Trecho selecionado:
****************************************

Uma invenção importante da humanidade foi o calendário. Mas como tantas coisas na vida, o calendário – e os calendários – têm seus lados A e B. Nos lados A, a organização imprescindível para tornar o uso do tempo mais eficiente. Nos lados B, a escravização inevitável quando se torna o uso do tempo mais eficiente.
Não sou do tipo Cazuza, sem datas para comemorar. Ao contrário, comemoro muitas datas. Tenho até boa memória para aniversários e datas comemorativas do calendário. Mas confesso que há uma certa seletividade na minha memória. Uma seletividade cujos critérios nem sempre me parecem muito claros. Digamos que os calendários que regem o meu tempo as vezes saem meio às avessas sem que saiba exatamente por quê.

****************************************

Registros fornecidos:
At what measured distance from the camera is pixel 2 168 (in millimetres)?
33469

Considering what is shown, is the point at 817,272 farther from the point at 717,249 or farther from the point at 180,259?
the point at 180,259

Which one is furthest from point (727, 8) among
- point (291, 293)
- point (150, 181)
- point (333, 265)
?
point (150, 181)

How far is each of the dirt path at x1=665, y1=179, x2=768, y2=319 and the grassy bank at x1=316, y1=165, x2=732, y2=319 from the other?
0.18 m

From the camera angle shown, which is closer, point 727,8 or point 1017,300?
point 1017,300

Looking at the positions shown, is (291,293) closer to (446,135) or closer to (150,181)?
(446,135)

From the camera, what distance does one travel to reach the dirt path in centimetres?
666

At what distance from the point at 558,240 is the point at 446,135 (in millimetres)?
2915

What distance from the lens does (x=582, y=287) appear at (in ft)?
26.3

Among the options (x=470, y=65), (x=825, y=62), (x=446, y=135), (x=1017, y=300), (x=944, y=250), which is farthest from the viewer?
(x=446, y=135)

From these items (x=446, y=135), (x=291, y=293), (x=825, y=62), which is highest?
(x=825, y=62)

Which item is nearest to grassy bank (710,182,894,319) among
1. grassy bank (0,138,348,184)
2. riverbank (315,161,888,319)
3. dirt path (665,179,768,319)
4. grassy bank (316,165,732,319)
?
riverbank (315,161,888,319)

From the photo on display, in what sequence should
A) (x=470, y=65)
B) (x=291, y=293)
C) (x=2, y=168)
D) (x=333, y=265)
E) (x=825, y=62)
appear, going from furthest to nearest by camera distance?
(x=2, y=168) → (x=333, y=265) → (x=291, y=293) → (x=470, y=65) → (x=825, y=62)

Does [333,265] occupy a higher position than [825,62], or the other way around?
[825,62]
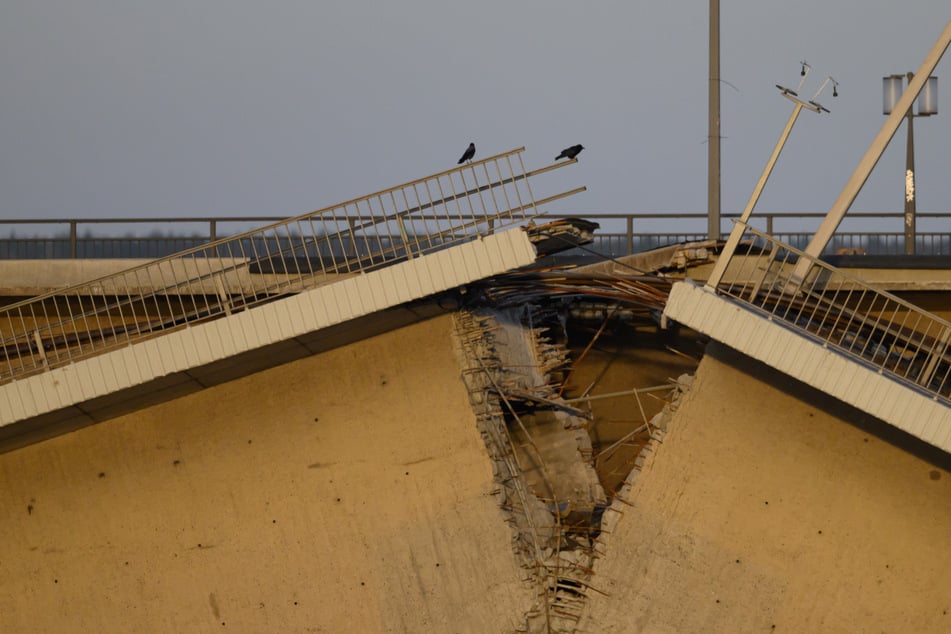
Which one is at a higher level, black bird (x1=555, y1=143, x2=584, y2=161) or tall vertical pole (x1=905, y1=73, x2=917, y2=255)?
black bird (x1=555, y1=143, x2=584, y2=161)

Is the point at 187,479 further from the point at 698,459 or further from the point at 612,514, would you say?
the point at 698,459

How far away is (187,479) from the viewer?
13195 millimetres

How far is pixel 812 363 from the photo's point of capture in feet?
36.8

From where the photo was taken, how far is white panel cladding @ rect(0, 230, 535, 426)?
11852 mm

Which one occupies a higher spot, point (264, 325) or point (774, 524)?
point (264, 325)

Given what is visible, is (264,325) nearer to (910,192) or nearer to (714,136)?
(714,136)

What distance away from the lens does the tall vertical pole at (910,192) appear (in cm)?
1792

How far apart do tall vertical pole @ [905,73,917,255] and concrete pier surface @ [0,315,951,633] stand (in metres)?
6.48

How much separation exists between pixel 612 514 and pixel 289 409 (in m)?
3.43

****************************************

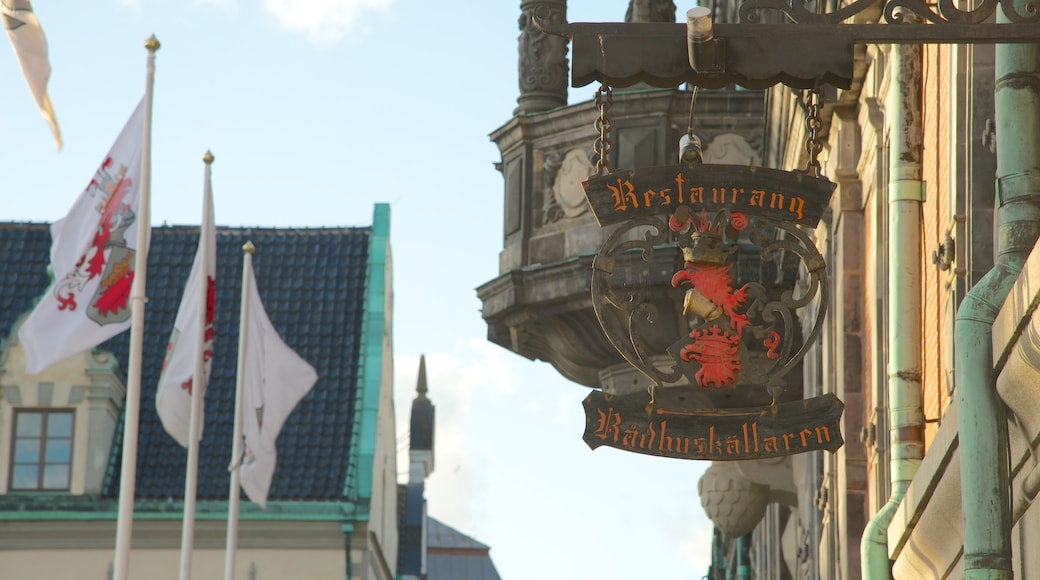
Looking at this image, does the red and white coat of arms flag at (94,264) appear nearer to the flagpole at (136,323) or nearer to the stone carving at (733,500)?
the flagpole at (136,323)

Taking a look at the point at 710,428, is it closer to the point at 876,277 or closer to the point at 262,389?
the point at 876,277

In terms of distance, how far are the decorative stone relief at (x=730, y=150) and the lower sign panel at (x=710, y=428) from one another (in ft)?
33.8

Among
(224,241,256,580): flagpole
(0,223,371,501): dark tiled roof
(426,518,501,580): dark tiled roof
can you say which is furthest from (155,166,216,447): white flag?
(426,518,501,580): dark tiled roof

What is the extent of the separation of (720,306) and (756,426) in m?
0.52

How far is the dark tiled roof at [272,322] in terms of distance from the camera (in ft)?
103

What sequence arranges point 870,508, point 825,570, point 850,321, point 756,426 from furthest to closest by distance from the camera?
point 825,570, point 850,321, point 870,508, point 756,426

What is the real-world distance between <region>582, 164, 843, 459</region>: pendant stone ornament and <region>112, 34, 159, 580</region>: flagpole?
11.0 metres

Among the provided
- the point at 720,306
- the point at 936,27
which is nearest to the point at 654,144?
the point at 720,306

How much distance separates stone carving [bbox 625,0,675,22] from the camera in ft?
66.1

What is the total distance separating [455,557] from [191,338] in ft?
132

****************************************

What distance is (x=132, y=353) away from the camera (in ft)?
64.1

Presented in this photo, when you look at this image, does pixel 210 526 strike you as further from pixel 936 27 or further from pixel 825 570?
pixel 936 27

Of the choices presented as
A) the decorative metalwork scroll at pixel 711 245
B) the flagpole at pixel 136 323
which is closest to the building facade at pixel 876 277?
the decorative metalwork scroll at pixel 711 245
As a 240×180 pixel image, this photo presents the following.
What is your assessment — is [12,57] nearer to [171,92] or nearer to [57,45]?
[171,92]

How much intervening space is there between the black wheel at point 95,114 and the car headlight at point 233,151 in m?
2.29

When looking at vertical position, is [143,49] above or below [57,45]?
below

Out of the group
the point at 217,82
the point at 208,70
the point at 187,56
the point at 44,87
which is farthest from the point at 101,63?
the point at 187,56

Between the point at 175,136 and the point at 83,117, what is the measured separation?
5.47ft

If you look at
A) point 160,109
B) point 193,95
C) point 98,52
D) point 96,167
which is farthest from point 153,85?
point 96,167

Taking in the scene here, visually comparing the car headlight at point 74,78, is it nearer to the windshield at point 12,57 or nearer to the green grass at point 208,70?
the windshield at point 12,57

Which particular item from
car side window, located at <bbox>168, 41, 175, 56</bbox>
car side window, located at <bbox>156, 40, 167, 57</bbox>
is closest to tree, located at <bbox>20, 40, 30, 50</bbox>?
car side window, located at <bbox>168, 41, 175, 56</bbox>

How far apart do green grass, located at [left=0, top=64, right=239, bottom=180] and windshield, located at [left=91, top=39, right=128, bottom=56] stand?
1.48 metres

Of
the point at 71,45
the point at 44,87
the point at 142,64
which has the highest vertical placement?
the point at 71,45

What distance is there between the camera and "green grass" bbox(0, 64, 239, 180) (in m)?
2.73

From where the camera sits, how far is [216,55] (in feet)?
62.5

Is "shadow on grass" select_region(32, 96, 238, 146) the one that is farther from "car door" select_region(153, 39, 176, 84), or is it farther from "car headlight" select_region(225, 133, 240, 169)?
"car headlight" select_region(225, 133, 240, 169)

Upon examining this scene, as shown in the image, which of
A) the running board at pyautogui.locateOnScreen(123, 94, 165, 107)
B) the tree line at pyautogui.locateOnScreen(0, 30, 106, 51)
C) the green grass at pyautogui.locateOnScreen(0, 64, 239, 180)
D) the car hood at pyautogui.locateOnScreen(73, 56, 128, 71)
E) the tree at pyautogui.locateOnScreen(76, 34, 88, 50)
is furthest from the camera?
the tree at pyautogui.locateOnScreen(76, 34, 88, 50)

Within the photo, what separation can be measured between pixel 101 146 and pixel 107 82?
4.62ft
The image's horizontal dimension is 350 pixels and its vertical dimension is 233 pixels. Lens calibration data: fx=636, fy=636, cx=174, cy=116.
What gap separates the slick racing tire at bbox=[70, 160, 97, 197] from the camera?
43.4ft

****************************************

Reproduza sem nenhuma alteração a parte do trecho selecionado que se inicia nas palavras "Não sou do tipo" e termina em "exatamente por quê.". Os registros vêm de outra fonte, sem ligação com o trecho selecionado.

Não sou do tipo Cazuza, sem datas para comemorar. Ao contrário, comemoro muitas datas. Tenho até boa memória para aniversários e datas comemorativas do calendário. Mas confesso que há uma certa seletividade na minha memória. Uma seletividade cujos critérios nem sempre me parecem muito claros. Digamos que os calendários que regem o meu tempo as vezes saem meio às avessas sem que saiba exatamente por quê.